**Exercise brief:** Reproduce the items beginning at the line containing "What is the distance from" and ending after the line containing "What measure of", substituting "crowd" for every occurrence of "audience" and leaving all other text unchanged.

**Material for this task:**
▬▬▬▬▬▬
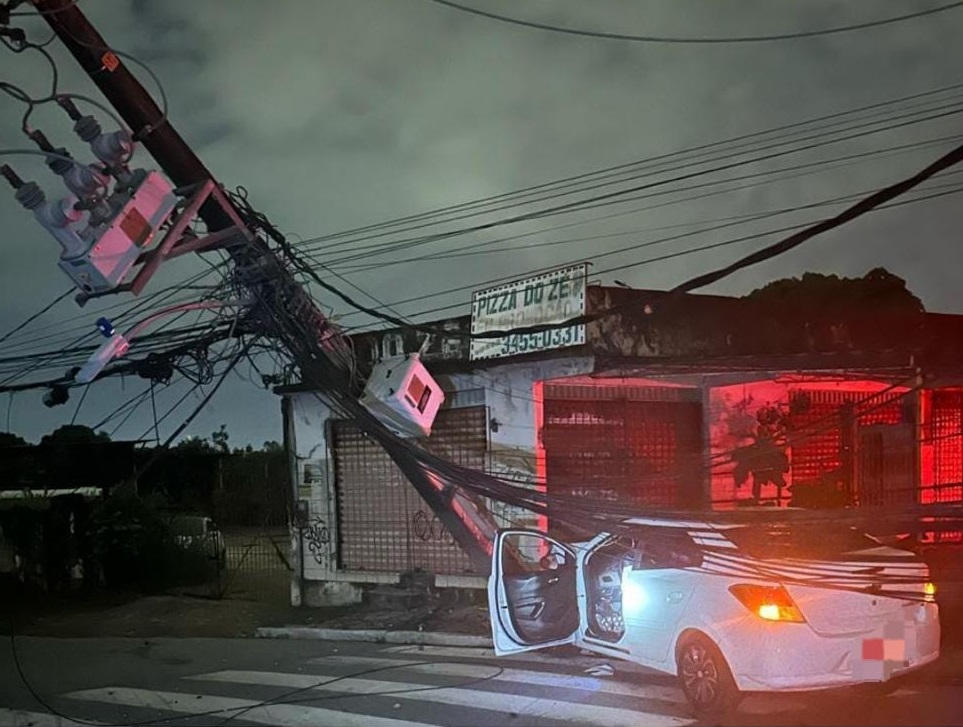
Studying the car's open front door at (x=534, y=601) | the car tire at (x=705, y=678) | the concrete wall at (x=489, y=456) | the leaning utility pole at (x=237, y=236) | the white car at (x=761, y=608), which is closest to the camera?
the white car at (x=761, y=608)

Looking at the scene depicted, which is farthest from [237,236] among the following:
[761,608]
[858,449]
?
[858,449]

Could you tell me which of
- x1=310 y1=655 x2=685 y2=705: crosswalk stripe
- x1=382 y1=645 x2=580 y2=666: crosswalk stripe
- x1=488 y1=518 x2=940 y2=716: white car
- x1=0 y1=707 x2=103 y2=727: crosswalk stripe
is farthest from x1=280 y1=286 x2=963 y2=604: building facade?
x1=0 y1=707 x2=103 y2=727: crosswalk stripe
▬▬▬▬▬▬
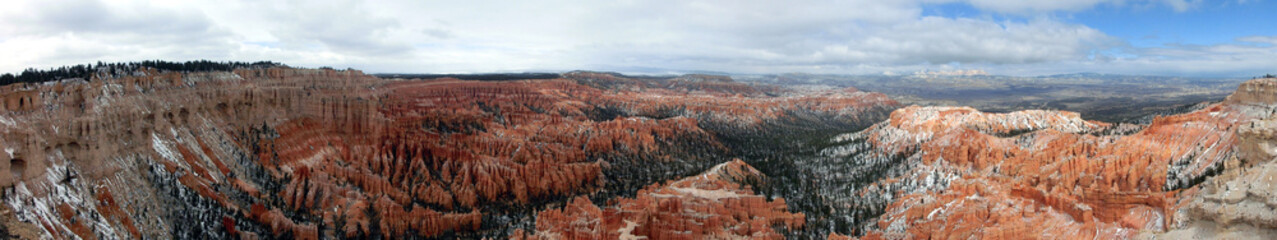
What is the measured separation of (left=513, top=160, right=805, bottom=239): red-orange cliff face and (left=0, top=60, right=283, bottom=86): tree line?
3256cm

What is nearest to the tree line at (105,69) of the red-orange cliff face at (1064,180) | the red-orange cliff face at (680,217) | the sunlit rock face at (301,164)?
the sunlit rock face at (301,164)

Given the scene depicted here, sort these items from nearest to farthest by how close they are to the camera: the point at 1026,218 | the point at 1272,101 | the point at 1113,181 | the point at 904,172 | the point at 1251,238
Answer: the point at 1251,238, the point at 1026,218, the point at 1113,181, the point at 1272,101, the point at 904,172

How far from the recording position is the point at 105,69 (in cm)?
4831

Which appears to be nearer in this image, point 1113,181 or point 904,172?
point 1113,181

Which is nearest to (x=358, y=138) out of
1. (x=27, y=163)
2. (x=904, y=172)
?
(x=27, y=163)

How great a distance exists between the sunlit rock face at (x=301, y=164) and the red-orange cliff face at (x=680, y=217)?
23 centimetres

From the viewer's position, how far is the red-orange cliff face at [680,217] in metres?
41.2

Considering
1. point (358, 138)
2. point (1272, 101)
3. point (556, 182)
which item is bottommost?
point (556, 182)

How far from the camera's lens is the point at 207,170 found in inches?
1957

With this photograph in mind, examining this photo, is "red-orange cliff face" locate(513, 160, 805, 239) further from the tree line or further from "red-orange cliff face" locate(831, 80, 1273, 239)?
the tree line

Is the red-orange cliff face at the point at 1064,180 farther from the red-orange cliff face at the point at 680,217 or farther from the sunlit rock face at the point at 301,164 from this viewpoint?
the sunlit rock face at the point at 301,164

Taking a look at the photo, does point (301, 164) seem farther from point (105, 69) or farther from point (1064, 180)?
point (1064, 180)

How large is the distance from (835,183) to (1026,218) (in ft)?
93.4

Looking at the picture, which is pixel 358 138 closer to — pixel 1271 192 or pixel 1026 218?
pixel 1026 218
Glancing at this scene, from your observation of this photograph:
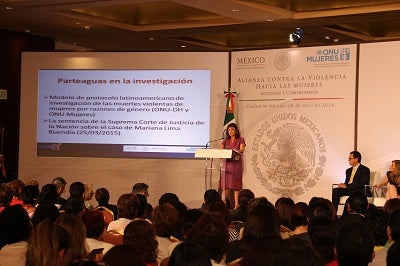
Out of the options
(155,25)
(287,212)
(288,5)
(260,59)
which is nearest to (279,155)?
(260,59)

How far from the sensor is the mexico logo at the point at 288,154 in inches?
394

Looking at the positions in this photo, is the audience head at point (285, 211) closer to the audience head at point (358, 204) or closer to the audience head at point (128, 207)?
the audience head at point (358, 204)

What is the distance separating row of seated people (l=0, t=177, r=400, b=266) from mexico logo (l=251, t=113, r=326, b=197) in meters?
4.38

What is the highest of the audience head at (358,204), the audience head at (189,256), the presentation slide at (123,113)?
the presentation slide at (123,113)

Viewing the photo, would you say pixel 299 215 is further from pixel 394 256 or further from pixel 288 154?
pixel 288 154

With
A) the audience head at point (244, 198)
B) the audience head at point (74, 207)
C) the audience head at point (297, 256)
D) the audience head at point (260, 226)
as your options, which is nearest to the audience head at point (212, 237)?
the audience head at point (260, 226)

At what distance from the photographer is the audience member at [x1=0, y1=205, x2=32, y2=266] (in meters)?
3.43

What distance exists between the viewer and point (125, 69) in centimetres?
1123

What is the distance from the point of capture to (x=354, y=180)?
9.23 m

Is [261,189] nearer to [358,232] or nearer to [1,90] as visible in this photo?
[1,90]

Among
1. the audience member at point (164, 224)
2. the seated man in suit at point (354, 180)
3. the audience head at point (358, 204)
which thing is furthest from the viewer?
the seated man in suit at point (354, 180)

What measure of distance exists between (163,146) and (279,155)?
▬▬▬▬▬▬
**Result of the exercise:**
What is the distance from the point of capture to (x=354, y=180)?
9.23 m

Is [261,189] nearer to [358,232] or nearer to [1,90] as visible in this photo?
[1,90]

Among
1. the crowd member at point (164, 224)
2. the seated man in suit at point (354, 180)
3. the crowd head at point (358, 204)
which thing is furthest from the viewer?
the seated man in suit at point (354, 180)

What measure of distance exists between (163,146) and (279,155)?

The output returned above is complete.